WORK TO BE COMPLETED:
Reproduce all of the material below word for word, omitting the pictures.

Image and question material
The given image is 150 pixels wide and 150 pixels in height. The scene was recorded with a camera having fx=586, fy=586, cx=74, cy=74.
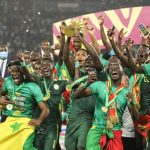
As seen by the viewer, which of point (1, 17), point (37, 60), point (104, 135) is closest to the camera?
point (104, 135)

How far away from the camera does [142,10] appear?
1408cm

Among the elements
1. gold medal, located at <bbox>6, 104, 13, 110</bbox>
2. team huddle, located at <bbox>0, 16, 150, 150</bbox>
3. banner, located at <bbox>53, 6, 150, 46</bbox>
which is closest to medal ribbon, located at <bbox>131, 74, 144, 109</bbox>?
team huddle, located at <bbox>0, 16, 150, 150</bbox>

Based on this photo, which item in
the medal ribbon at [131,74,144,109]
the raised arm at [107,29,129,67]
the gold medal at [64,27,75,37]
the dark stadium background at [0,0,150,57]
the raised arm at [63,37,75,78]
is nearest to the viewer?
the medal ribbon at [131,74,144,109]

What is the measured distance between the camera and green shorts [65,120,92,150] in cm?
759

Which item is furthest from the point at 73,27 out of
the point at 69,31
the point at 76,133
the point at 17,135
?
the point at 17,135

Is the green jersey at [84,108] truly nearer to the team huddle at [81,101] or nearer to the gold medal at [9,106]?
the team huddle at [81,101]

EXERCISE OUTPUT:
The given image is 150 pixels wide and 150 pixels in height. The scene was recorded with a camera having fx=586, fy=586, cx=74, cy=74.
As seen by the viewer, which of point (1, 17), point (37, 60), point (104, 135) is closest to the camera?
point (104, 135)

How far away from the camera does [142,10] appear?
1408cm

Among the elements
1. gold medal, located at <bbox>6, 104, 13, 110</bbox>
2. team huddle, located at <bbox>0, 16, 150, 150</bbox>
3. banner, located at <bbox>53, 6, 150, 46</bbox>
which is closest to medal ribbon, located at <bbox>131, 74, 144, 109</bbox>?
team huddle, located at <bbox>0, 16, 150, 150</bbox>

Based on this photo, which item in
the medal ribbon at [131,74,144,109]
the raised arm at [107,29,129,67]
the gold medal at [64,27,75,37]
the dark stadium background at [0,0,150,57]
the raised arm at [63,37,75,78]
is nearest to the viewer?
the medal ribbon at [131,74,144,109]

What is the measured distance between the camera and green shorts [65,120,92,150] in cm?
759

Which item is furthest from the point at 73,27 out of
the point at 69,31
the point at 76,133
the point at 17,135
?
the point at 17,135

Is the green jersey at [84,108] truly nearer to the team huddle at [81,101] or nearer to the gold medal at [9,106]?
the team huddle at [81,101]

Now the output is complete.